Work instruction: Please copy out the full listing that follows exactly; no picture belongs in the copy.

The data:
————————
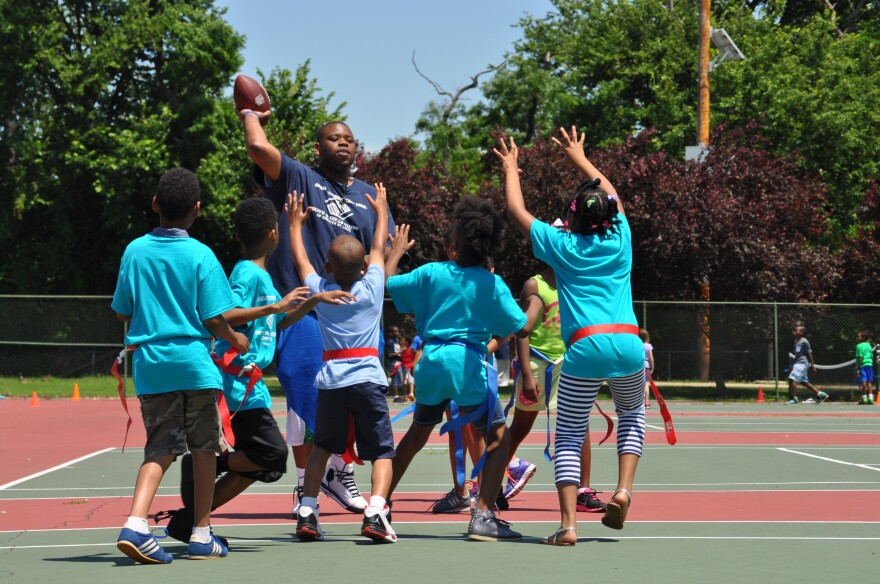 Boys & Girls Club employee Nick Chandler (center) throws a ball to campers at Ferguson Middle School.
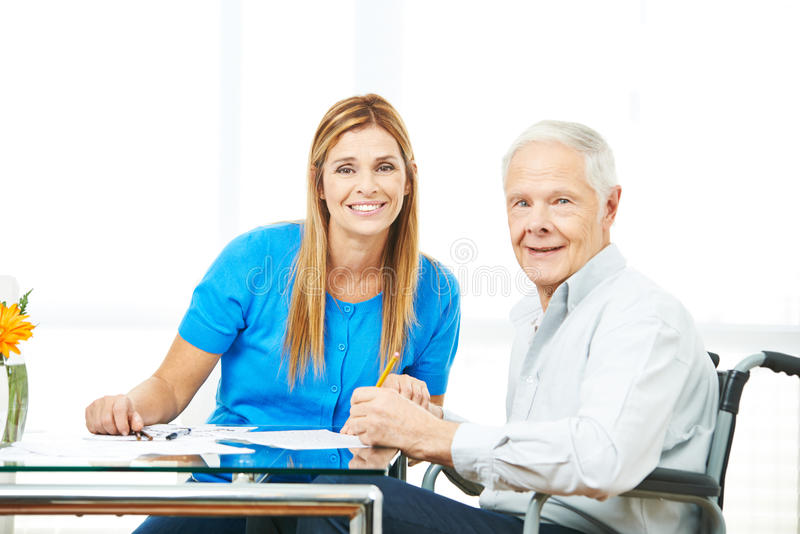 Daughter helping senior man with contract. Daughter helping senior men in wheelchair with contract at home stock photography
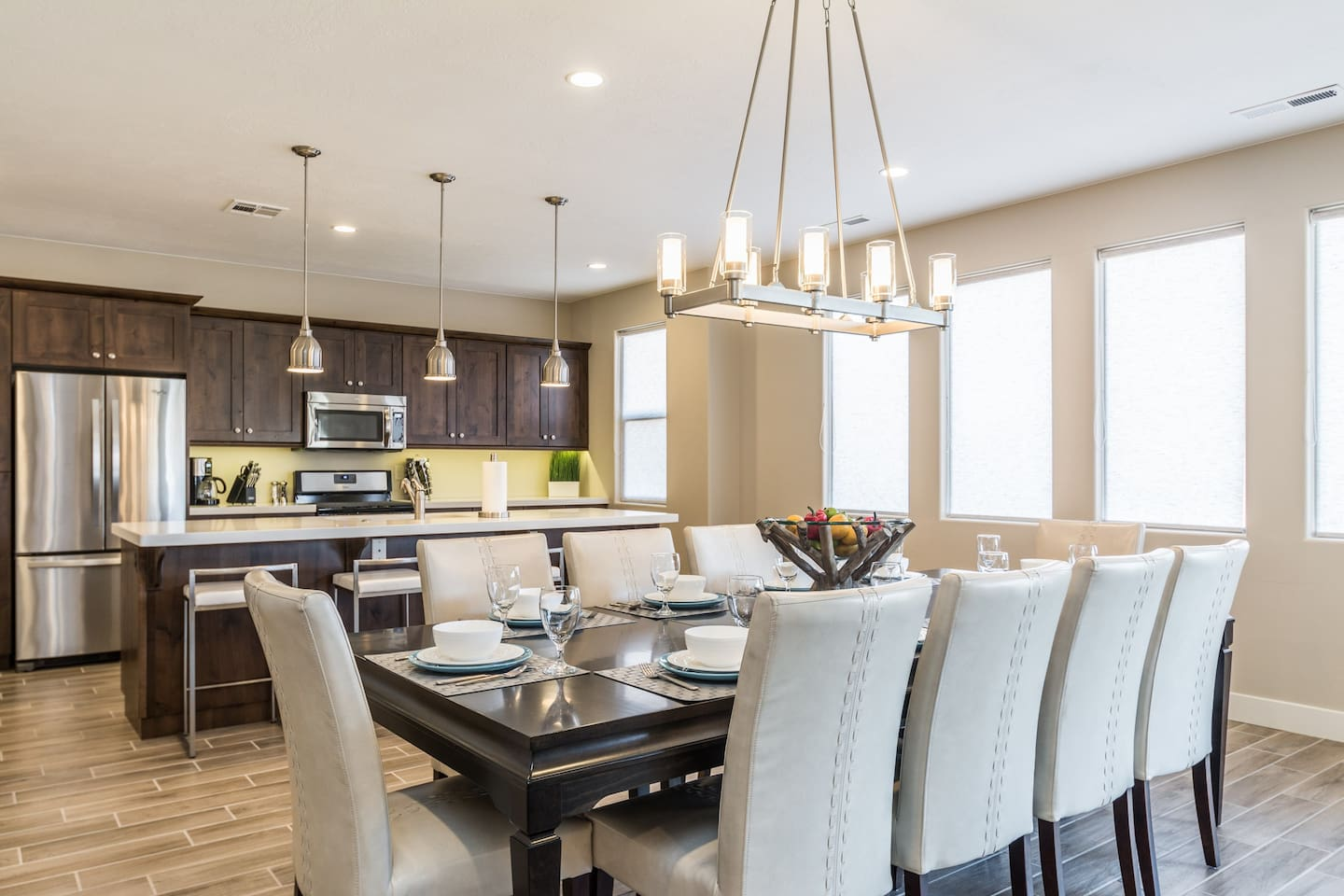 Dine up to 10 guests at the dining table and 4 at the kitchen island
————————
Answer space:
 Boys & Girls Club employee Nick Chandler (center) throws a ball to campers at Ferguson Middle School.
 Daughter helping senior man with contract. Daughter helping senior men in wheelchair with contract at home stock photography
 Dine up to 10 guests at the dining table and 4 at the kitchen island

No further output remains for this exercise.